**DO THIS**
In the items below, change every "snowy path" to "snow-covered trail" and leave all other text unchanged. Omit the pictures from your answer.

==== RECORD LIST

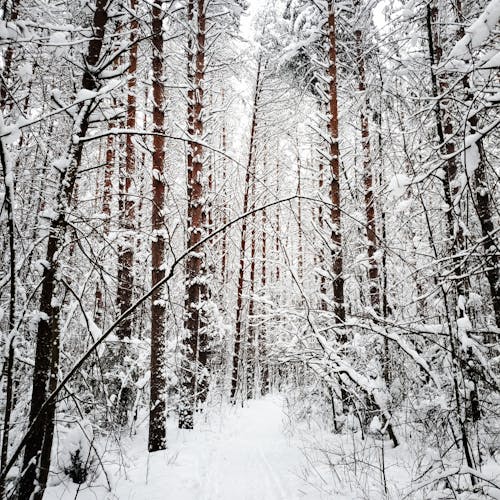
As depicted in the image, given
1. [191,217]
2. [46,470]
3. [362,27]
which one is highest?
[362,27]

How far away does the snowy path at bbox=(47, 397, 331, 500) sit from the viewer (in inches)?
156

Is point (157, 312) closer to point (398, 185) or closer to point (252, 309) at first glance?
point (398, 185)

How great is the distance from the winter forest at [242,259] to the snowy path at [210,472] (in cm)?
5

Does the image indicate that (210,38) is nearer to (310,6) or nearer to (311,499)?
(310,6)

========

**ANSWER TO THE PROBLEM**
As depicted in the image, given
1. [191,217]
2. [46,470]
3. [362,27]
which one is highest?
[362,27]

How far away does the snow-covered trail at bbox=(47, 397, 331, 500) sit from the viewer (in inches)?
156

Is point (157, 312) closer to point (398, 185) or closer to point (252, 309) at first glance?
point (398, 185)

How great is the distance from the winter forest at [242,259] to the snow-covered trail at [210,472] (in cm)?
5

Does the image indicate that (210,38) is nearer to (310,6) or nearer to (311,499)?
(310,6)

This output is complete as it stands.